+++ TEXTABSCHNITT +++

Sie wurde am 24. Dezember 1998 durch ihren alleinigen Gesellschafter und Geschäftsführer C. gegründet und verfolgt den Zweck der "Förderung von Kunst und Kultur", der "insbesondere" durch die Unterhaltung eines Schifffahrtsmuseums verwirklicht wird. Die bei der Einrichtung des Museums entrichteten Umsatzsteuern sind vom beigeladenen Finanzamt zunächst erstattet und dann wieder eingefordert worden. Insoweit sind noch Rechtsmittelverfahren anhängig. Nach Ansicht der Klägerin dient die hier streitige Bescheinigung der Schwächung ihrer Rechtsposition in jenen Verfahren.

Das beigeladene Finanzamt stellte mit Schreiben vom 12. September 2000 bei der seinerzeit (Runderlass MWK vom 24.5.89, MinBl. 1989, 640) insoweit zuständigen Bezirksregierung Weser-Ems den Antrag auf Ausstellung einer die Klägerin betreffenden Bescheinigung nach § 4 Nr. 20 lit. a Satz 2 des Umsatzsteuergesetzes i.d.F. vom 9. Juni 1999 - UStG - (BGBl. I S. 1270). Diese Bestimmung hat folgenden Wortlaut:

"Von den unter § 1 Abs. 1 Nr. 1 fallenden Umsätzen sind steuerfrei:

...

20. a) die Umsätze folgender Einrichtungen des Bundes, der Länder, der Gemeinden oder der Gemeindeverbände: Theater, Orchester, Kammermusikensembles, Chöre, Museen, Botanische Gärten, Zoologische Gärten, Tierparks, Archive, Büchereien sowie Denkmäler der Bau- und Gartenbaukunst. Das Gleiche gilt für die Umsätze gleichartiger Einrichtungen anderer Unternehmen, wenn die zuständige Landesbehörde bescheinigt, daß sie die gleichen kulturellen Aufgaben wie die in Satz 1 bezeichneten Einrichtungen erfüllen. Museen im Sinne dieser Vorschrift sind wissenschaftliche Sammlungen und Kunstsammlungen."

+++

* [AUFGABE 1]
An welchem Datum stellte das beigeladene Finanzamt laut dem Textabschnitt seinen Antrag bei der Bezirksregierung Weser-Ems?
* [AUFGABE 2]
Schreiben Sie aus dem Textabschnitt die Passage von „Sie wurde am“ bis einschließlich „in jenen Verfahren.“ wortgetreu ab.
Die Daten haben hierfür keine Bedeutung.

+++ DATENAUSZUG +++

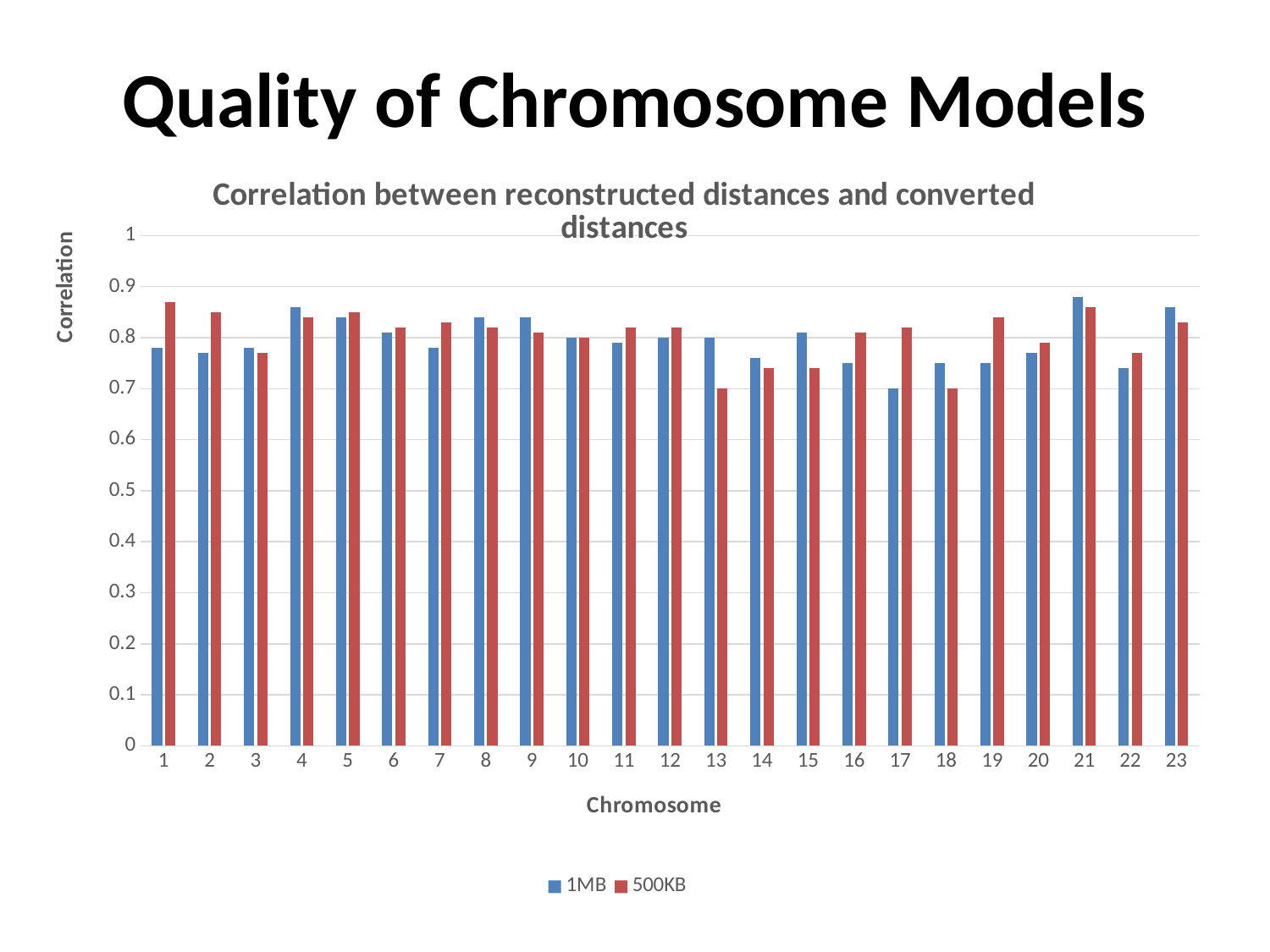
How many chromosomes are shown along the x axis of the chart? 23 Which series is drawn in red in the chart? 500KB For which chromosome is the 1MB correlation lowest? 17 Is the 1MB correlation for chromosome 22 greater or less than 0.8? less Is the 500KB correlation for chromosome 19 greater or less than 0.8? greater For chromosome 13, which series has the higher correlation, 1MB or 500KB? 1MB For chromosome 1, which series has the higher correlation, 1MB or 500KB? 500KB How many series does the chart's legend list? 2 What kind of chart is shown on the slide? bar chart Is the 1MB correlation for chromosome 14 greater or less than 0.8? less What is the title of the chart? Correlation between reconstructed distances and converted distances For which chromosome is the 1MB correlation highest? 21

+++

* [ANTWORT 1]
Am 12. September 2000.

* [ANTWORT 2]
Sie wurde am 24. Dezember 1998 durch ihren alleinigen Gesellschafter und Geschäftsführer C. gegründet und verfolgt den Zweck der "Förderung von Kunst und Kultur", der "insbesondere" durch die Unterhaltung eines Schifffahrtsmuseums verwirklicht wird. Die bei der Einrichtung des Museums entrichteten Umsatzsteuern sind vom beigeladenen Finanzamt zunächst erstattet und dann wieder eingefordert worden. Insoweit sind noch Rechtsmittelverfahren anhängig. Nach Ansicht der Klägerin dient die hier streitige Bescheinigung der Schwächung ihrer Rechtsposition in jenen Verfahren.